Infine, alla domanda “Cosa pensi possa essere fatto per favorire la privacy e la protezione dei dati in ambito sanitario?” per il 25% del campione occorre garantire una formazione adeguata al personale sanitario in merito alle normative sulla privacy e al trattamento dei dati; per il 12% una maggiore collaborazione tra medici ed esperti di sicurezza informatica per sviluppare soluzioni ad hoc per il settore; e per il 10% maggiori incentivi statali affinché i medici possano usare strumenti o tecnologie più avanzati e sicuri.

In questo contesto, MioDottore è una soluzione adeguata al dettato del Gdpr, consente cioè a medici e pazienti di comunicare e condividere dati sanitari in un ambiente protetto, dove la sicurezza è garantita dai più alti standard informatici.
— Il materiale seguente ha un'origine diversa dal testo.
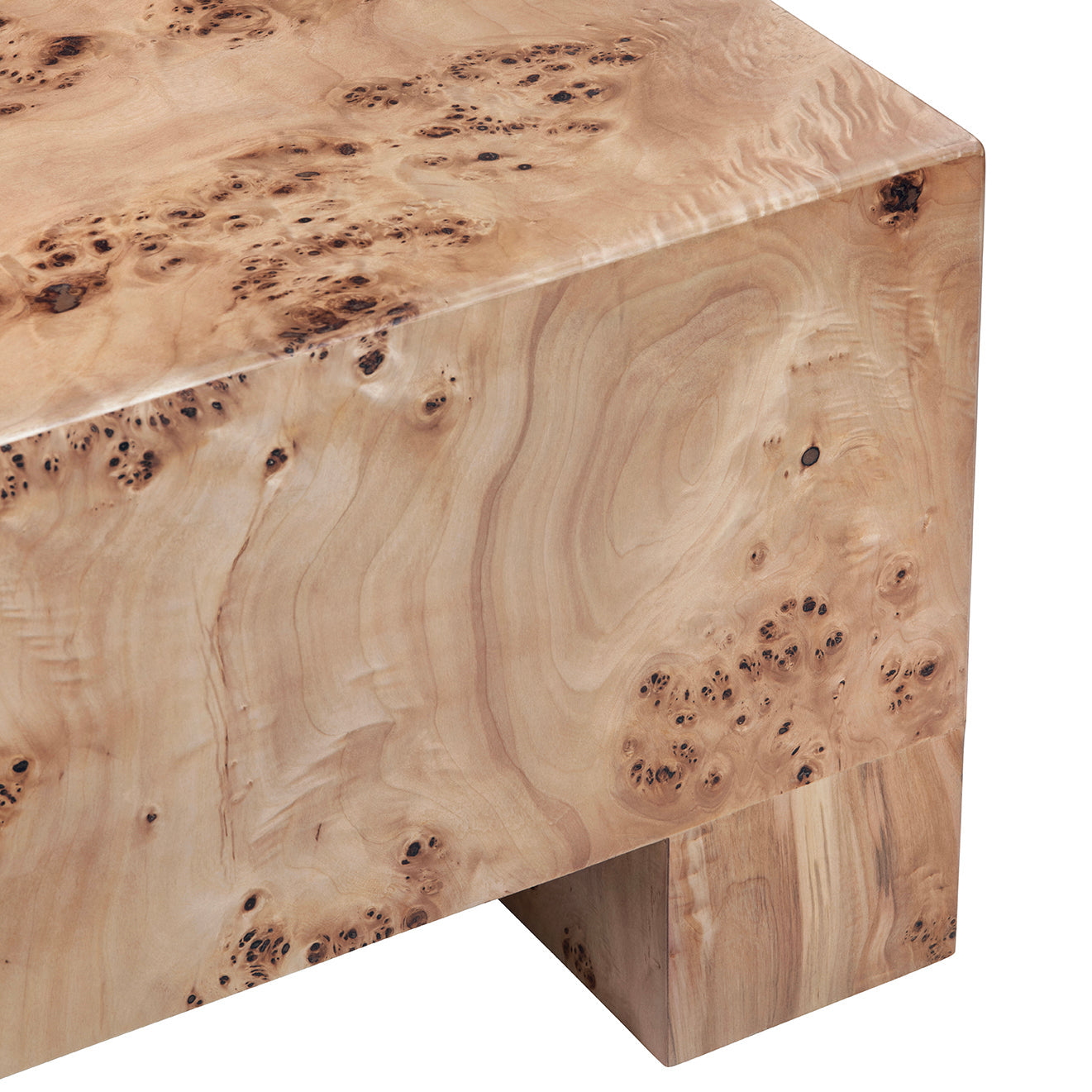 Sociale Coffee Table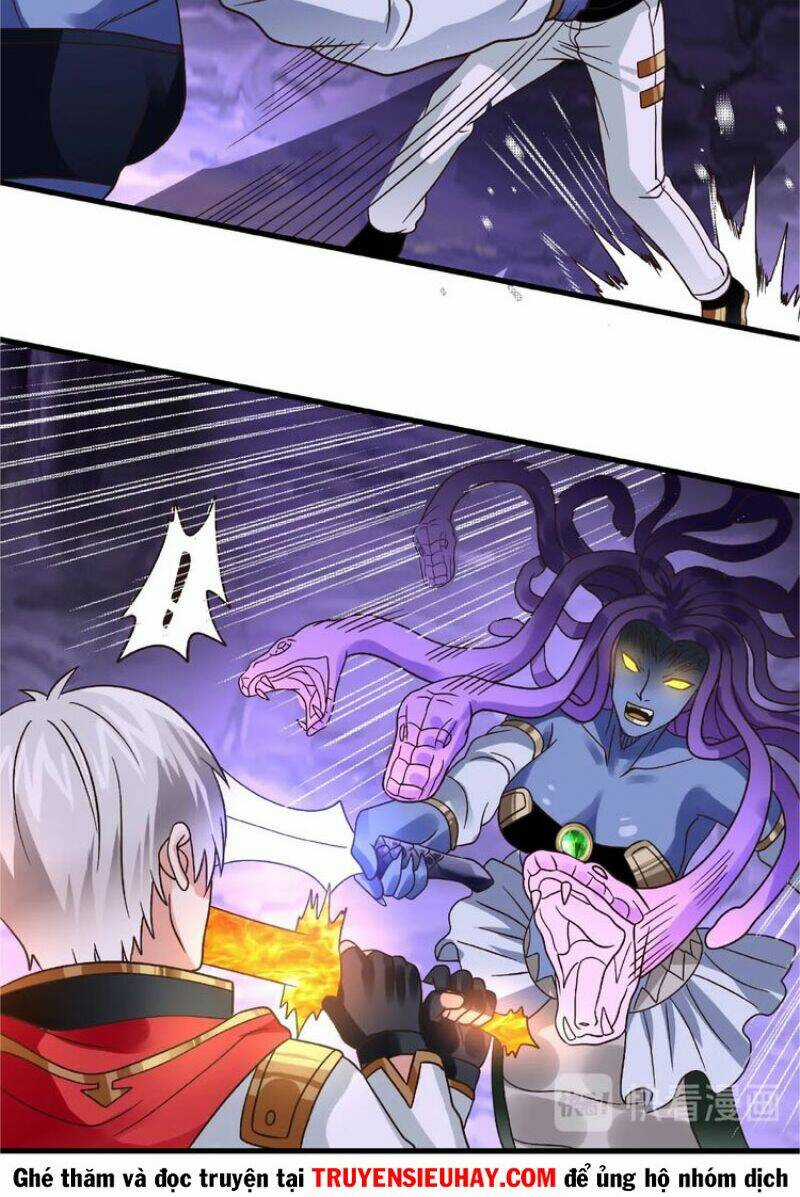 Thôn Phệ Lĩnh Vực Chapter 86 trang 30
Al database con le informazioni inerenti al paziente possono infatti accedere soltanto il medico e il paziente stesso e nessun altro.

Le esigenze di riserbo e sicurezza dei dati sono confermate anche dai pazienti che, nel 78% dei casi, indicano come importante o molto importante tenere in considerazione gli aspetti legati alla privacy nello scegliere le modalità di comunicazione con il proprio medico. Considerate più sicure, analogamente ai medici, sono le interazioni in studio (26,8%) e le telefonate (21,4%), meno le email e le piattaforme e app ad hoc.
In linea con i medici, anche i pazienti sono consci dell’importanza di una corretta comunicazione con i medici (36,3% delle risposte) e che l’accesso ai dati sanitari da parte dei professionisti possa aiutarli a migliorare il processo di diagnosi e cura e (28,6%) a consentire un più rapido progresso della ricerca medico-scientifica.

“Per dare risposta alle esigenze dei professionisti della sanità -dichiara Luca Puccioni, ceo di MioDottore- abbiamo sviluppato una piattaforma tecnologica evoluta, sicura e di facile utilizzo, da parte non solo dei medici e strutture sanitarie, ma anche dei pazienti. Uno strumento in grado di sollevare il medico da incombenze routinarie e burocratiche, come la gestione delle prenotazioni, e di affiancarlo nelle sue esigenze di comunicazione e condivisione dei dati”.